Bone Marrow Transfer in Relapsing-Remitting EAE Ameliorates Disease at First Remission, with No Synergistic Effect upon Co-Transplantation with Mesenchymal Stem Cells

Abstract

Multiple sclerosis (MS) is a neurological disorder characterized by an autoimmune response, demyelinating plaques and axonal damage. Intense immunosuppression (II) followed by autologous hematopoietic stem cell transplantation has been proposed as a treatment in severe forms of MS. We have used murine relapsing-remitting (RR) experimental autoimmune encephalomyelitis (RR-EAE) to evaluate the transplantation of syngeneic bone marrow cells (BMC) after II, in combination with mesenchymal stem cells (MSCs) as a new therapeutic adjunct capable of improving immune reconstitution.
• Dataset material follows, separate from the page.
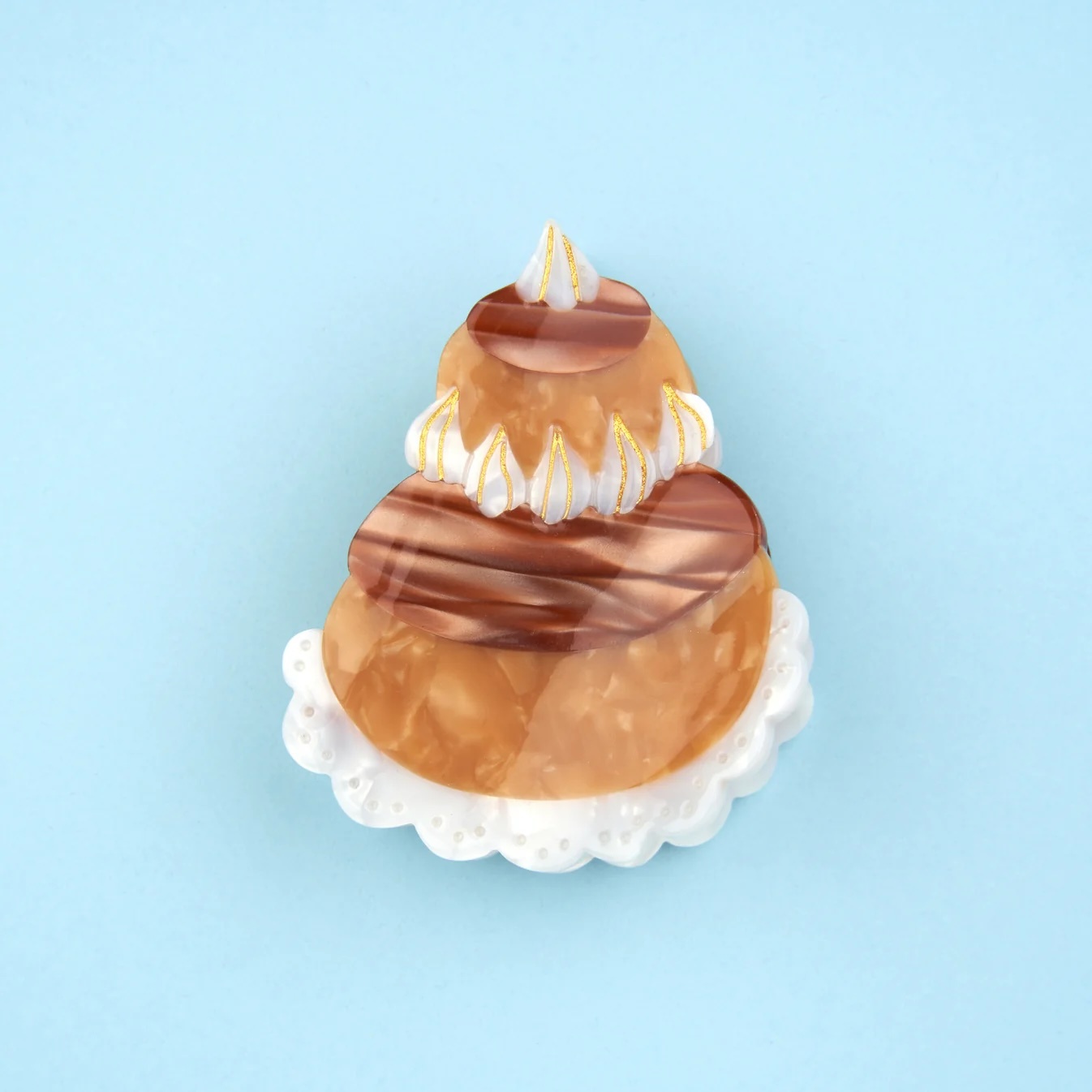 RELIGIEUSE PASTRY HAIR CLAW｜Coucou Suzette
In EAE-affected mice treated with BMC alone, we observed a drastic reduction in the clinical course only during the early RR phase of the disease. There was no difference in the RR-EAE clinical course between mice treated with BMC alone and co-transplanted mice. To analyze the immune reconstitution, we quantified the circulating immune cells in naïve and RR-EAE-affected mice after II, with BMC alone or in combination with MSC. Although II resulted in reduced numbers of circulating immune cells, reconstitution did not differ in co-transplanted mice. During the early phase of the disease, IL-4 was significantly elevated in co-transplanted mice, as compared to those treated with BMC alone. These data suggest that BMC transplantation after II transiently ameliorates the clinical symptoms of RR-EAE, but that co-transplantation with MSC has no synergistic effect.

Keywords: bone-marrow cells; experimental autoimmune encephalomyelitis; intensive immunosuppression; mesenchymal stem cells; multiple sclerosis; stem cell therapy.

Figure 1

Mice treated with HSCs after intense immunosuppression develop milder EAE than their untreated counterparts only during the first relapsing-remitting phase. (A) EAE course of mice untreated or irradiated and treated with BMC. A representative example of two independent experiments is presented (total mice tested per group in two experiments n = 21). The arrow indicates the day when treatment was performed. Data are shown as mean ± SEM daily clinical score. (B) Quantification of the area under the curve (AUC) corresponding to the first relapse (days 15 to 27 after disease induction, as delineated by the two dotted lines on panel (A) during the course of the disease). Data are shown as mean ± SEM. ** p < 0.01.

Figure 2

Co-transplantation of HSCs and MSCs has no synergistic beneficial effect on EAE course or severity. (A) EAE course of mice untreated, irradiated and treated with HSCs, or irradiated and co-transplanted with HSCs and MSCs (total mice tested per group n = 13). The arrow indicates the day when treatment was performed. Data are shown as mean ± SEM of daily clinical score. (B) Quantification of the area under the curve (AUC) corresponding to the first relapse (days 13 to 23 after disease induction, as delineated by the two doted lines on panel (A) during the course of the disease). Data are shown as mean ± SEM. * p < 0.05. (C) Comparison of the mean of clinical score between groups of mice untreated, irradiated and treated with HSCs, or irradiated and co-transplanted with HSCs and MSCs, at disease peak (day 14). ns refers to “not-statistically significant”. Data are shown as mean ± SEM. ** p < 0.01, *** p < 0.001.

Figure 3

Injection of MSCs together with HSCs does not enhance immune cell engraftment. Quantification of immune cells performed by counting the absolute number/μL of EDTA-treated peripheral blood of T cells (CD3), monocyte/macrophages (CD11b) and B cells (CD19) at: (A) 3 days after TBI, (B) 12 days after TBI, and (C) 33 days after TBI. Quantitative data are presented as mean ± SEM of CD45-gated cells with n = 3 mice per group. * p < 0.05, ** p < 0.01, *** p < 0.001.

Figure 4

Anti-inflammatory IL-4 is upregulated in co-transplanted mice. Quantification of (A) IL-4 and (B) IFN-γ in plasma from EAE-affected mice untreated, irradiated and treated with HSCs, or irradiated and co-transplanted with HSCs and MSCs, at 12 days post-treatment. Data are presented as mean ± SEM cytokine concentration of triplicate plasma samples of n = 4 mice per group. ** p < 0.01 *** p < 0.001.